A área de “Porto di mare” tornou-se posteriormente o aterro de Milão, armazenando milhões e milhões de resíduos. Em determinado momento, a Prefeitura decidiu fechar o aterro, cobrindo-o de entulho misturado com um pouco de terra. A Natureza seguiu seu curso e, ao longo dos anos, a vegetação cresceu, dando origem ao chamado bosque de Rogoredo, famoso por ser um dos maiores centros de tráfico de drogas da Itália.
Essa foi a história contada por Gianluca, engenheiro agrônomo da Italia Nostra, que desde 2017 administra a área de Porto di Mare em colaboração com a ATS (Agência de Proteção Sanitária) e a Prefeitura de Milão, durante a caminhada ecumênica do Tempo da Criação, realizada no fim de setembro.
Também na mesma área está o centro Nocetum, administrado por um grupo de freiras da Ordo virginum, que participa do Conselho das Igrejas Cristãs: uma antiga casa de fazenda abandonada, hoje ponto de referência para pessoas vulneráveis, mulheres e pessoas com deficiência, um centro onde a educação para a paz, a atenção à criação e a ação pela justiça buscam ser princípio norteador.
Do lado oposto da cidade, dentro de uma escola de ensino fundamental que leva o nome de Riccardo Massa, filósofo e pedagogo da educação falecido em 2000, uma bandeira da paz ocupa dois andares, pendurada no vão das escadas. Cada cor foi costurada à mão por alunos e alunas do último ano e depois reforçada à máquina por uma professora. Essa tecelagem comunitária foi levada à Marcha Perugia-Assis há algumas semanas, da qual participaram muitos alunos e alunas da escola, juntamente com dezenas de milhares de jovens de toda a Itália. As professoras que acompanharam os e as estudantes escreveram aos seus pais, que sentiam sobre si a responsabilidade de falar de paz e praticar a paz, de acender uma luz na escuridão junto com as garotas e os garotos.
Essas pinceladas, do mês passado, falam das tentativas de existir no mundo sem ceder à resignação ou à indiferença, mas pensando em si mesmos como criaturas, juntamente com outras criaturas. No livro do Apocalipse, o último da Bíblia, há uma visão de novos céus e nova terra, como nova criação que Deus deseja para todas as criaturas.
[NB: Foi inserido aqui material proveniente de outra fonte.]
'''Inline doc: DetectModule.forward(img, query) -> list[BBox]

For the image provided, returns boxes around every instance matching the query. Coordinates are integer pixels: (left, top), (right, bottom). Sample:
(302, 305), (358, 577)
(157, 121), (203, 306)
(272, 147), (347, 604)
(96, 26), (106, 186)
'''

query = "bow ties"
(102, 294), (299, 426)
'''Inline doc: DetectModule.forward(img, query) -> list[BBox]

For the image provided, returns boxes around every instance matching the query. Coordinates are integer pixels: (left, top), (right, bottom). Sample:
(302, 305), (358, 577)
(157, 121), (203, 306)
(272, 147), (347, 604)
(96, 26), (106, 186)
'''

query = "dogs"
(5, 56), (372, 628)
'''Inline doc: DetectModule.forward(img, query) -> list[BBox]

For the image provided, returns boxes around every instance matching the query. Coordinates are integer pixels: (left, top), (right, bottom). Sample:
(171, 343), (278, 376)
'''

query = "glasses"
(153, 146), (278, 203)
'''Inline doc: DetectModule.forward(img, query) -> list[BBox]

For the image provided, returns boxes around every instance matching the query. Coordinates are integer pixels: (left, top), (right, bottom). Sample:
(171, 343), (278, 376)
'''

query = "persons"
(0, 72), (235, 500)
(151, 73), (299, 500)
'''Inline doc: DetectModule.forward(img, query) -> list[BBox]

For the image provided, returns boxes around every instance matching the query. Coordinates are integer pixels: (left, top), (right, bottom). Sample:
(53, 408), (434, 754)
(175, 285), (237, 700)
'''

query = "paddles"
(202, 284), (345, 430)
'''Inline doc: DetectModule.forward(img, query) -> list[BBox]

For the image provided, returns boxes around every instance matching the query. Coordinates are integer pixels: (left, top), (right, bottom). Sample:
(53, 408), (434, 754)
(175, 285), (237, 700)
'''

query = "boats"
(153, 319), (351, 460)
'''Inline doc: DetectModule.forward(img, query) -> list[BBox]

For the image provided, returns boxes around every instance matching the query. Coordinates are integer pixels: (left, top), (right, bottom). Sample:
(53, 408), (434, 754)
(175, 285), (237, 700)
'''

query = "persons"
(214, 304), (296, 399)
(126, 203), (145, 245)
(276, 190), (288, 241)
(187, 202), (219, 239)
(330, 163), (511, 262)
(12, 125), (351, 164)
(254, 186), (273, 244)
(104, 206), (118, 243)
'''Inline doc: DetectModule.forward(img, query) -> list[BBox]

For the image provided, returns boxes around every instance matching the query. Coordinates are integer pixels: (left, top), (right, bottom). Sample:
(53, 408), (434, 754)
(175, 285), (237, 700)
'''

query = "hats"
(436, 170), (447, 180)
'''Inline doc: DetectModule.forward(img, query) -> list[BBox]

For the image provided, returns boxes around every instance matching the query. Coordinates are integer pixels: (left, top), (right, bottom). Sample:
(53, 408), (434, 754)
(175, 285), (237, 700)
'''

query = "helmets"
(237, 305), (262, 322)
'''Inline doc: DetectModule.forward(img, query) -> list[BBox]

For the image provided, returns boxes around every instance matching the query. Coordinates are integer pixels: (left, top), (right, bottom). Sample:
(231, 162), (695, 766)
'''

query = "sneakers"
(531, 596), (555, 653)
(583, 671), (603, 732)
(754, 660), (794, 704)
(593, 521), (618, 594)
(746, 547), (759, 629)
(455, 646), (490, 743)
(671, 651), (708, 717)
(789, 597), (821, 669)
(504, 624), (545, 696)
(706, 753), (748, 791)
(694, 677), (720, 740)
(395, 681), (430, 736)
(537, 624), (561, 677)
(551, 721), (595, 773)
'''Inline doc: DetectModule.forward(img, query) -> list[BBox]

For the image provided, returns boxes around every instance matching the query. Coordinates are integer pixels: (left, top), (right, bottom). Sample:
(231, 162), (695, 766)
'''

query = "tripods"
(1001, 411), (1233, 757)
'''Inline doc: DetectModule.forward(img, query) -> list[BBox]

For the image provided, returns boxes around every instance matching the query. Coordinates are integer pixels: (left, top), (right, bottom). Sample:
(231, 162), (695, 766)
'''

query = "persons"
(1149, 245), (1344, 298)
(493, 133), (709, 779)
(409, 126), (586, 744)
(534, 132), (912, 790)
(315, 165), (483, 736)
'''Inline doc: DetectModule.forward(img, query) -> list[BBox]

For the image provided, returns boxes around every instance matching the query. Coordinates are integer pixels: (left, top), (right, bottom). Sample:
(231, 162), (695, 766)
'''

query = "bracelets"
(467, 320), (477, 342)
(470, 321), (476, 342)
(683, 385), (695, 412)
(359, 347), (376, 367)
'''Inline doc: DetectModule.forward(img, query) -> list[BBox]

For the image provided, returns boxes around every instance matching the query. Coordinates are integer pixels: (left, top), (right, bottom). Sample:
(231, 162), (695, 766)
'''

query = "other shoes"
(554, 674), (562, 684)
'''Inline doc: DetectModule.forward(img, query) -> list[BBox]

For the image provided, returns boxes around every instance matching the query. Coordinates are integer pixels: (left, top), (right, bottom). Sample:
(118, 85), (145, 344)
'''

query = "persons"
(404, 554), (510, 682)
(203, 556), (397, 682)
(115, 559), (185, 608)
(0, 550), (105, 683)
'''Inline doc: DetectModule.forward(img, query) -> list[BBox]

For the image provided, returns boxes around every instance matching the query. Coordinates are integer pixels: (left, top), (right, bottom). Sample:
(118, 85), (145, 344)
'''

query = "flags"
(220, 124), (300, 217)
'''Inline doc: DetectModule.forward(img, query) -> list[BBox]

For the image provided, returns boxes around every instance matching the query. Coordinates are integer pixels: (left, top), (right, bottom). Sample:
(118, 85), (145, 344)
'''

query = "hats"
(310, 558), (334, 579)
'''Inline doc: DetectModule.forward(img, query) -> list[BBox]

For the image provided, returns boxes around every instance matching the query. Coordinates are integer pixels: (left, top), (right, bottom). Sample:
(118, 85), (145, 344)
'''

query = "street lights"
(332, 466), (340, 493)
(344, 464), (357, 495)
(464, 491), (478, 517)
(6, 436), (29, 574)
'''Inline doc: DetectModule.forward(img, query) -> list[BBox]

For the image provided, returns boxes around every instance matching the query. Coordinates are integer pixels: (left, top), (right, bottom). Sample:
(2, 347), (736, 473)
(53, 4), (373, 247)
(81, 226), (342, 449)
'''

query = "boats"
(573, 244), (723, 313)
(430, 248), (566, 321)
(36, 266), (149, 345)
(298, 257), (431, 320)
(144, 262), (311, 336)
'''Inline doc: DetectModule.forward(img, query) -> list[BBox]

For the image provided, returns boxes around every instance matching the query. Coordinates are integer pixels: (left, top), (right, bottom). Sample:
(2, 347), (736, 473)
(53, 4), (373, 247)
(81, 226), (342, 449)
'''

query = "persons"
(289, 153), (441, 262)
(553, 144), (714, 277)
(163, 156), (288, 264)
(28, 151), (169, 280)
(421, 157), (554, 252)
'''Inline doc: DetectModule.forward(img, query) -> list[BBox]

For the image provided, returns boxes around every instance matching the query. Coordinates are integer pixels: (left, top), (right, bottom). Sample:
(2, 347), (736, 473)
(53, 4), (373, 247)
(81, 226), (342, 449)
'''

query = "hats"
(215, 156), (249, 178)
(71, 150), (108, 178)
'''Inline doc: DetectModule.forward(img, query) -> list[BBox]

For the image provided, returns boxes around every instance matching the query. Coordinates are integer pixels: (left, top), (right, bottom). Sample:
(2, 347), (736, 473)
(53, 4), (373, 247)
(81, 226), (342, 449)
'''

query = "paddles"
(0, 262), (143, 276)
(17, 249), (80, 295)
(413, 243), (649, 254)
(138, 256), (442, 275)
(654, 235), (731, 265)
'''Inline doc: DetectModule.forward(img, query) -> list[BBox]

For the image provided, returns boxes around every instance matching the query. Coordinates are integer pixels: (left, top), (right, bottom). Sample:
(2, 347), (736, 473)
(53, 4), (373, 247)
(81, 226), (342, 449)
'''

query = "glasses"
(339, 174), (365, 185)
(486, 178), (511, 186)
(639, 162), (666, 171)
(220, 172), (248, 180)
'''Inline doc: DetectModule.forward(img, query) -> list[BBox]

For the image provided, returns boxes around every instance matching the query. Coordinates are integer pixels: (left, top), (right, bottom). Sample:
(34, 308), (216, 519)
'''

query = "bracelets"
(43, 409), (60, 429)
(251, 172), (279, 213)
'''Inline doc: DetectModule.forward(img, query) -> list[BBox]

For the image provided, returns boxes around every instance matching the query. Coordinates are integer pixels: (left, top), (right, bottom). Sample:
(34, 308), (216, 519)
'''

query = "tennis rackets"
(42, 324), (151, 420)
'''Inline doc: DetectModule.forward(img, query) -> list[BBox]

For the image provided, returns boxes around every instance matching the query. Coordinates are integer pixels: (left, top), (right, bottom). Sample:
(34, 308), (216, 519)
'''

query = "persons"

O Apocalipse é um livro de resistência, é revelação de Jesus Cristo, escrito em um tempo de crise, um tempo em que o Império Romano também é império das consciências, o imperador é deus e quer ser adorado como Deus, detentor da vida ou da morte. A vontade de Deus não é opressão, dominação, exclusão. Não é roubo, guerra, violência. Não é exploração de recursos, acumulação de riquezas, não é desertificação. A cidade de Deus é uma cidade para todos e para todas; não há especulação imobiliária, não há bolsões de pobreza. As portas estão sempre abertas. O Apocalipse imagina a cidade de Deus, uma visão ideal da época em que foi escrito, como um mundo em que o céu se torna terra, a terra é uma cidade para todos e todas, com uma árvore no centro, e a nova cidade é aberta, centro de cidadania e bem-estar para todos e todas. Tudo isso é visão de futuro, mas já está aqui em Cristo. Pensar e viver teologicamente é pensar e viver junto com a Criação e as suas criaturas. Que essas palavras reveladoras possam nos acompanhar em nossa vida cotidiana, para que as escolhas e decisões que tomamos sejam guiadas por essa visão, que nos precede e nos aguarda.